**Set task**
Duplicate the data below from the line containing "At what distance from nudibranch" through the final line of the data, including both ends.

(Spatial questions based on scenes)
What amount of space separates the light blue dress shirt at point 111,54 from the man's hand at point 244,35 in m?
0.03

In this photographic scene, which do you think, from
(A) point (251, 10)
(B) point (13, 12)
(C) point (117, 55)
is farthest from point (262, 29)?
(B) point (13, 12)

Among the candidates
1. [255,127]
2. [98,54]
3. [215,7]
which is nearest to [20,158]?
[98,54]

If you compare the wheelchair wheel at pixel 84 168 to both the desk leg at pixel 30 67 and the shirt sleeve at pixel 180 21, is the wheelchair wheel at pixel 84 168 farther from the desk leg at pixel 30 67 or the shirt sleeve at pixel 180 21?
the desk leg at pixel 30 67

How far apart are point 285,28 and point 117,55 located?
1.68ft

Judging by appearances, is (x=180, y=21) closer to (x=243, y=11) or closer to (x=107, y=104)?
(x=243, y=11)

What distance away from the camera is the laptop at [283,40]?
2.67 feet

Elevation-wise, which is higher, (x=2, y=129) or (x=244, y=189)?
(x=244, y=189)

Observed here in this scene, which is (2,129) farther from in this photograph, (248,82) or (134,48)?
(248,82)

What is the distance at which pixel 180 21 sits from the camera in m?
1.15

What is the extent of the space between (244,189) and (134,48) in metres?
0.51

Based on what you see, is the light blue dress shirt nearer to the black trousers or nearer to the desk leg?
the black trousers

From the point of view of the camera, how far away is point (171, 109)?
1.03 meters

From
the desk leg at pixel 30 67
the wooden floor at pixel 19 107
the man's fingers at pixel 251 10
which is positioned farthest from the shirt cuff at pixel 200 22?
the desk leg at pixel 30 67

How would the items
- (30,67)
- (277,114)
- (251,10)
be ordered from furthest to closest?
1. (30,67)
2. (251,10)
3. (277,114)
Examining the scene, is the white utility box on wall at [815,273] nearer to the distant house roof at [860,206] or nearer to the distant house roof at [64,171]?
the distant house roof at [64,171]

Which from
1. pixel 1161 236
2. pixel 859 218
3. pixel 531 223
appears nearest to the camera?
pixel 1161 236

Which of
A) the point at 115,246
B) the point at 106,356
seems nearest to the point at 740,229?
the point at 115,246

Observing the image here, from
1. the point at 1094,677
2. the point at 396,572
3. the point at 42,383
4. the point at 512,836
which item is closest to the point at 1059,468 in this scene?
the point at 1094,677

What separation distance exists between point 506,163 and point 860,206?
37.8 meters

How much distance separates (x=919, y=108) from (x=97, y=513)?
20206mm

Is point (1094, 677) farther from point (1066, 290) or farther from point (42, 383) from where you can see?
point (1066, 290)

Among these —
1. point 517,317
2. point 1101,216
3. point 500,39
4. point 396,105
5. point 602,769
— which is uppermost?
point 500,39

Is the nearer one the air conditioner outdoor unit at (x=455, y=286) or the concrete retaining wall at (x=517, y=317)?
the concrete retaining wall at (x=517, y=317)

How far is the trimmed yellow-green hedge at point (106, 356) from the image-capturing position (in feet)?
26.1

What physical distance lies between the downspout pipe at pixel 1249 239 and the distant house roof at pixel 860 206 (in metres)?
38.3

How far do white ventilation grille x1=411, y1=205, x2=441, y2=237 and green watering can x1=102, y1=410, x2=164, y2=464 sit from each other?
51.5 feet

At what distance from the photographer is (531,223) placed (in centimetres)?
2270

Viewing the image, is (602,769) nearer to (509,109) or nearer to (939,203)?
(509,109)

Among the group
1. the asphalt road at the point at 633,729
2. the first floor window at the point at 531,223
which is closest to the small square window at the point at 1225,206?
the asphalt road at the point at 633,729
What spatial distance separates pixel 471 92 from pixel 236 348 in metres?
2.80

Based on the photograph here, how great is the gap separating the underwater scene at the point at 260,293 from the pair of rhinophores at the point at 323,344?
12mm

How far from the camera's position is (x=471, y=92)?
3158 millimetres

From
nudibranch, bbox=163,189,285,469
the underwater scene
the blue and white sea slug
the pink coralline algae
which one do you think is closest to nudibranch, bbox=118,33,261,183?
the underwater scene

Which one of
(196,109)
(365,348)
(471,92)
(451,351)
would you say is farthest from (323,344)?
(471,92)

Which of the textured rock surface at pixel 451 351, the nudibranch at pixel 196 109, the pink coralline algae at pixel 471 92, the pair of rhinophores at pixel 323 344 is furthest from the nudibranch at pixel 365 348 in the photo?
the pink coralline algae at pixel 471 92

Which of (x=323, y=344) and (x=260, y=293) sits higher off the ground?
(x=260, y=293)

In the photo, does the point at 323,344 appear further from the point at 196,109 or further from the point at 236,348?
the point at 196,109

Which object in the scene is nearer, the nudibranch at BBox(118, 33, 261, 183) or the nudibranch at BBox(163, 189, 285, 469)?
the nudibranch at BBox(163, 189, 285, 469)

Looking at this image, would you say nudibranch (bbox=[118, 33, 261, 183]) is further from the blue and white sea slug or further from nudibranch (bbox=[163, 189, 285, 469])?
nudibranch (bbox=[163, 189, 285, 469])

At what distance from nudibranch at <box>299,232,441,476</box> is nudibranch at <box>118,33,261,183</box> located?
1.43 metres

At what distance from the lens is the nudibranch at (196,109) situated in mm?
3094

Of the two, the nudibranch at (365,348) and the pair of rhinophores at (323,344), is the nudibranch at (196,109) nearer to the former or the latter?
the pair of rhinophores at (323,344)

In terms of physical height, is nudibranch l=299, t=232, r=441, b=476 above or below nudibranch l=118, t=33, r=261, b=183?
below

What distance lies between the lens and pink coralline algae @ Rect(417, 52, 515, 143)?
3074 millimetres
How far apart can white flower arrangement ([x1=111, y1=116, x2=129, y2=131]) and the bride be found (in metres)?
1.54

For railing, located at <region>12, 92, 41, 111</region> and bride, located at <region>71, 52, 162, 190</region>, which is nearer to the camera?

**Task response**
At what distance from nudibranch at <box>299,232,441,476</box> is nudibranch at <box>118,33,261,183</box> located?
1.43 metres

At what distance from the lens is the nudibranch at (196,109) situated in mm?
3094

Of the two, the nudibranch at (365,348) and the pair of rhinophores at (323,344), is the nudibranch at (196,109) nearer to the former or the latter?
the pair of rhinophores at (323,344)

In terms of physical height, is nudibranch l=299, t=232, r=441, b=476 above or below nudibranch l=118, t=33, r=261, b=183?
below

What distance lies between the lens and pink coralline algae @ Rect(417, 52, 515, 143)?
3074 millimetres
How far apart can white flower arrangement ([x1=111, y1=116, x2=129, y2=131]) and the bride be found (in metres)?
1.54

For railing, located at <region>12, 92, 41, 111</region> and bride, located at <region>71, 52, 162, 190</region>, which is nearer to the camera?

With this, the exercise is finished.